CalChamber officials argued SB 654 would have increased costs and burdens on small business employers across the state and would also have exposed those same employers to costly litigation.
In addition to leaves of absence required by federal regulations, CalChamber leaders, in their lobbying efforts, noted that the Golden State also already provides expectant parents paid sick days, school activities leave, kin care, pregnancy disability leave, protections under the California Family Rights Act and the paid family leave program.
Noting that California is already one of the most family-friendly states in terms of employee rights, Gov. Brown wrote in his veto message, “It goes without saying that allowing new parents to bond with a child is very important and the state has a number of paid and unpaid benefit programs to provide for that leave.
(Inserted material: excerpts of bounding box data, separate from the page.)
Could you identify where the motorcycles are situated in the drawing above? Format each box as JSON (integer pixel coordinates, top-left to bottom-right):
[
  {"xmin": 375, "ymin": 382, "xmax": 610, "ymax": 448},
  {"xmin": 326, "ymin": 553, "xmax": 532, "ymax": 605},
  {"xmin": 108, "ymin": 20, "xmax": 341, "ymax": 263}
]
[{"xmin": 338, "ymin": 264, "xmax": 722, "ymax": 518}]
I am concerned, however, about the impact of this leave particularly on small businesses and the potential liabilities that could result.”
Cal Chamber President and CEO Allan Zaremberg agreed with the governor, who he said recognized “that this bill would have hurt small business in California and made it even more difficult for them to manage their workforce.”
In addition to quashing the extended family leave bill, CalChamber efforts also stopped a number of measures related to hazardous waste permitting that would have discouraged investment by private businesses to upgrade and improve waste facilities around the state.
Also defeated were several bills that would have jeopardized the production of California-based fuel at the expense of out-of-state manufacturers.
CalChamber lobbying also halted proposed legislation that would have increased commercial property taxes (SCA 5), lowered the vote requirements for tax increases (ACA 8) and increased taxes aimed at their beverage, retail and restaurant industries.
Chamber analysts are predicting that “businesses of all sizes and industries” will be impacted by the expansion of the state’s greenhouse gas reduction program. “Although the new limit on greenhouse gases affects immediately the industries that emit carbon today, the law’s implementation will expand the consequences far beyond those industries,” a CalChamber analysis determined.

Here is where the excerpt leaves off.